Review by Steve Bennett

Is she right, ladies? She’s *so* right – and inspirational, and hilarious, and sassy and just about the best tonic you could hope for from a comedy show.

Two years after wowing Edinburgh with her breakthrough hit What Would Beyonce Do?, Luisa Omielan has done it again with this all-out celebration of womanhood – loving her curves, loving her sexuality, loving the new-found confidence her soaring career has given her.

This is feminism with a fun-loving, feisty swagger; two fingers to the tight-assed Hollywood agent who thought her too chubby and old for Hollywood, to the men she stupidly relied on for validation, and to the inner critic that holds so many women back telling them all the reasons not to take a risk.

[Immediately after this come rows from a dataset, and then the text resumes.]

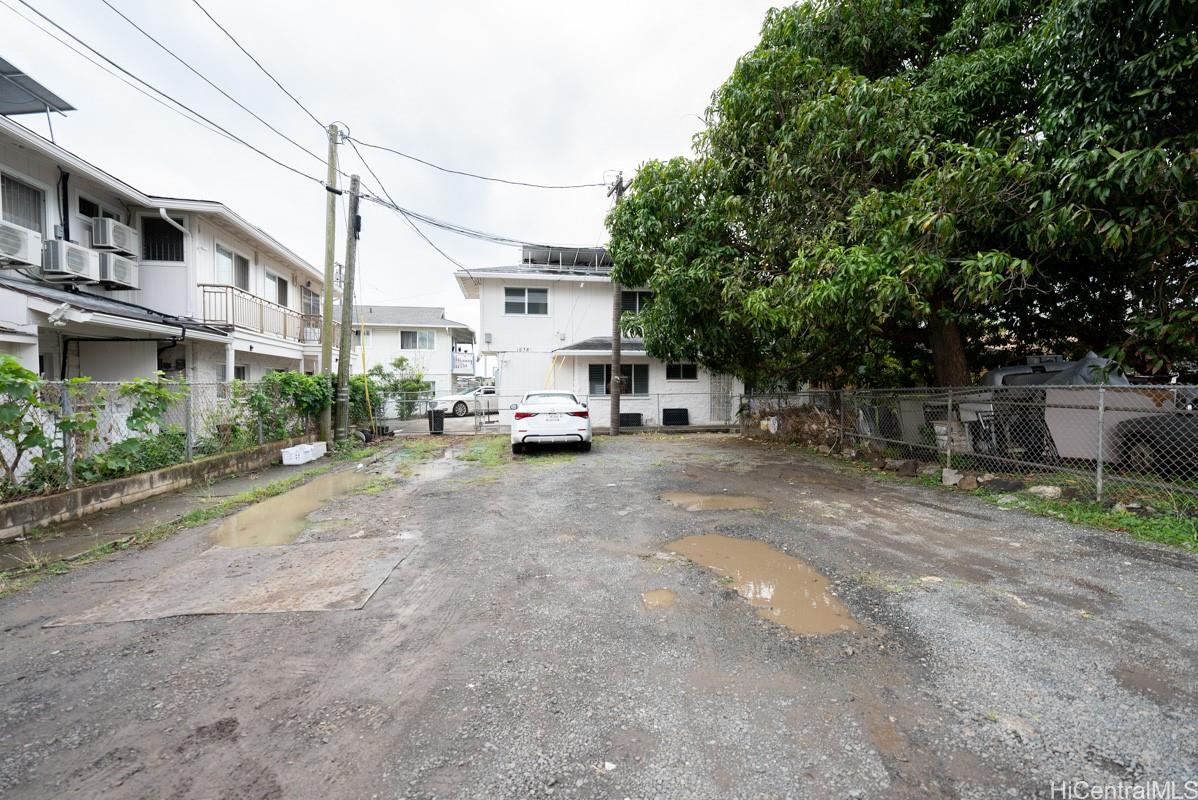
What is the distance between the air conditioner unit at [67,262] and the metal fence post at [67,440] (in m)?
5.96

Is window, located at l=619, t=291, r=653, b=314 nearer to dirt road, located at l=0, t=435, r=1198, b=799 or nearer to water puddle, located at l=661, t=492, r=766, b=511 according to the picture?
water puddle, located at l=661, t=492, r=766, b=511

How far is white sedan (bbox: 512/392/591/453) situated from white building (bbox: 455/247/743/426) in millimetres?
6968

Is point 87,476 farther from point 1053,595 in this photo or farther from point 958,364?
point 958,364

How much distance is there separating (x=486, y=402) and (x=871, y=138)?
51.5 ft

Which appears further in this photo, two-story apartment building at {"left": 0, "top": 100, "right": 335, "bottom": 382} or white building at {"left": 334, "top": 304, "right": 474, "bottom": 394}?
white building at {"left": 334, "top": 304, "right": 474, "bottom": 394}

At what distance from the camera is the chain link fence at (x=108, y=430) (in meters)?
5.35

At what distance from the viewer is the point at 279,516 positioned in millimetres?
6113

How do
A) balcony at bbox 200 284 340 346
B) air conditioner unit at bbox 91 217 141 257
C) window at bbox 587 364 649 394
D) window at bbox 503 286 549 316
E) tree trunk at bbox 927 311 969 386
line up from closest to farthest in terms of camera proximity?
tree trunk at bbox 927 311 969 386, air conditioner unit at bbox 91 217 141 257, balcony at bbox 200 284 340 346, window at bbox 587 364 649 394, window at bbox 503 286 549 316

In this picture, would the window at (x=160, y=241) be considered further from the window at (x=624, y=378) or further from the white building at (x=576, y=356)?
the window at (x=624, y=378)

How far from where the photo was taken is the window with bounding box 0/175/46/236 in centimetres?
909

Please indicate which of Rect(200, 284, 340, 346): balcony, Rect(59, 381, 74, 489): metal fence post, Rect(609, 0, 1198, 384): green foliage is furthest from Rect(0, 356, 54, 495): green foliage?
Rect(609, 0, 1198, 384): green foliage

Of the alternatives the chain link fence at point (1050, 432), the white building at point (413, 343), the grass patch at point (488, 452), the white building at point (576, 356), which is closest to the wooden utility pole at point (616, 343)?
the white building at point (576, 356)

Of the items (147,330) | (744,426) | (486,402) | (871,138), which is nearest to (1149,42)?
(871,138)

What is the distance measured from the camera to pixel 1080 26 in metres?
5.46
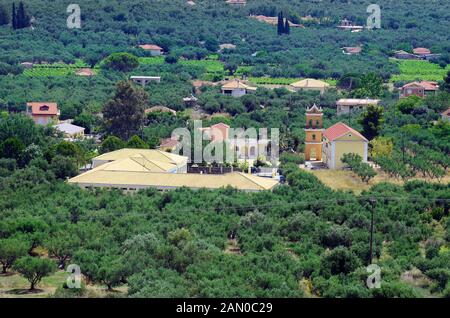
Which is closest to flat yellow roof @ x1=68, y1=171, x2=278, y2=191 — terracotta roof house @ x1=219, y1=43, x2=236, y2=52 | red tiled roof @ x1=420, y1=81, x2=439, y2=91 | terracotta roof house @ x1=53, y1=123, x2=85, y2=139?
terracotta roof house @ x1=53, y1=123, x2=85, y2=139

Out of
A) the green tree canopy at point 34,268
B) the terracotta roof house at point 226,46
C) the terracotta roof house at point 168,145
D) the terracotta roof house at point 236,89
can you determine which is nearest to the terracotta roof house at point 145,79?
the terracotta roof house at point 236,89

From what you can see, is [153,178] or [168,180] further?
[153,178]

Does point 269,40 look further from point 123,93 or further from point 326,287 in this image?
point 326,287

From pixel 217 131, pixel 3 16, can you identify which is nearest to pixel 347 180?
pixel 217 131

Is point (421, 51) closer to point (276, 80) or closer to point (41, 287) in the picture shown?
point (276, 80)

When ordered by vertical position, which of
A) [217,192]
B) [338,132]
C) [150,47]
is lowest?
[150,47]

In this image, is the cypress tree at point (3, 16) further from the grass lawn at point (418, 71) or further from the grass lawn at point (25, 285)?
the grass lawn at point (25, 285)

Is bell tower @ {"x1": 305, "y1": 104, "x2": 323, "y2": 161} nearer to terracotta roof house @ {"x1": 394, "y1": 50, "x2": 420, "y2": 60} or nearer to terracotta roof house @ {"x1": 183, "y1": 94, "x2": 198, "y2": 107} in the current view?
terracotta roof house @ {"x1": 183, "y1": 94, "x2": 198, "y2": 107}
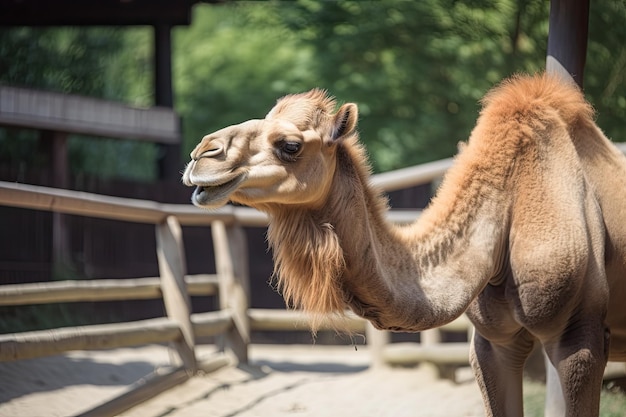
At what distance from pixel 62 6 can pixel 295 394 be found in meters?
6.54

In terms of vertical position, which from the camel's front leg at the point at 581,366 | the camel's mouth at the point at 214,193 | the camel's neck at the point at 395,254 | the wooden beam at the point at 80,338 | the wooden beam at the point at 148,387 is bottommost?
the wooden beam at the point at 148,387

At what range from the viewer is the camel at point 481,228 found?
434 centimetres

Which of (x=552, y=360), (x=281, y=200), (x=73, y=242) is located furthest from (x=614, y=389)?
(x=73, y=242)

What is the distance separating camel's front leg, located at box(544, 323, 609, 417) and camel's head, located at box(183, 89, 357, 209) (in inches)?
54.4

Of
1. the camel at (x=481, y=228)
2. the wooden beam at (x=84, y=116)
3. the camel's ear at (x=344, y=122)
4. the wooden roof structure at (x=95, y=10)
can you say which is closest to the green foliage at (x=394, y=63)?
the wooden roof structure at (x=95, y=10)

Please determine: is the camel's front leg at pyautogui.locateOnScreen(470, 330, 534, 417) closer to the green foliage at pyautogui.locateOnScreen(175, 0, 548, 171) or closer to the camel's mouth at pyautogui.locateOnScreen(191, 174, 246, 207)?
the camel's mouth at pyautogui.locateOnScreen(191, 174, 246, 207)

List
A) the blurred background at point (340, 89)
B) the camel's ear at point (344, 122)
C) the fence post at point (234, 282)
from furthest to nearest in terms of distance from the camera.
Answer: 1. the blurred background at point (340, 89)
2. the fence post at point (234, 282)
3. the camel's ear at point (344, 122)

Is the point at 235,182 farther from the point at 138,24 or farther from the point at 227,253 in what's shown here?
the point at 138,24

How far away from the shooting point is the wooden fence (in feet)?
20.2

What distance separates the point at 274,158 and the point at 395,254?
74 cm

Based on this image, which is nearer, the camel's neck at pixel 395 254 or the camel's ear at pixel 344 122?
the camel's neck at pixel 395 254

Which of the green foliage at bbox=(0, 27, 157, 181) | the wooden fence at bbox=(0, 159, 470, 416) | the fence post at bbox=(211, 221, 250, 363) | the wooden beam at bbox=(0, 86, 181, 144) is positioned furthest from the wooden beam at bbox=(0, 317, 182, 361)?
the green foliage at bbox=(0, 27, 157, 181)

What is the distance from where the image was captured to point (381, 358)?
30.0ft

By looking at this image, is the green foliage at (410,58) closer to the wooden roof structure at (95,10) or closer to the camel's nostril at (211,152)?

She demolishes the ‘girls aren’t funny, except to other girls’ claptrap in a wonderfully exaggerated routine about prejudice about comedy – but more importantly by being wantonly hilarious. Whereas the Beyonce show was born from her depression, Am I Right Ladies? comes from a happy place – and she’s not going to let anyone else’s issues take a dump on that.

Omielan won’t be ‘slut-shamed’, no matter what a morally misguided media might say, what’s wrong with liking sex? Her routine about the awkward post one-night-stand encounter is a brilliant take on a familiar situation, perfectly summing up sexual politics, and men’s swagger versus women’s insecurities. Yes, there’s a certain stereotyping there, but also a good dollop of truth.

Am I Right Ladies? is a resolutely upbeat show, but not one of vacuous ‘you go girl’ platitudes. She lays her own emotional problems open, especially with regards to the black dog of depression, and does fine work in normalising a condition millions suffer, but few talk about, with no sense of self-pity. Extra-pertinent in the week the world lost Robin Williams. That said, the crowd all has a little, forced, sob to Adele – but that’s just a tongue-in-cheek release.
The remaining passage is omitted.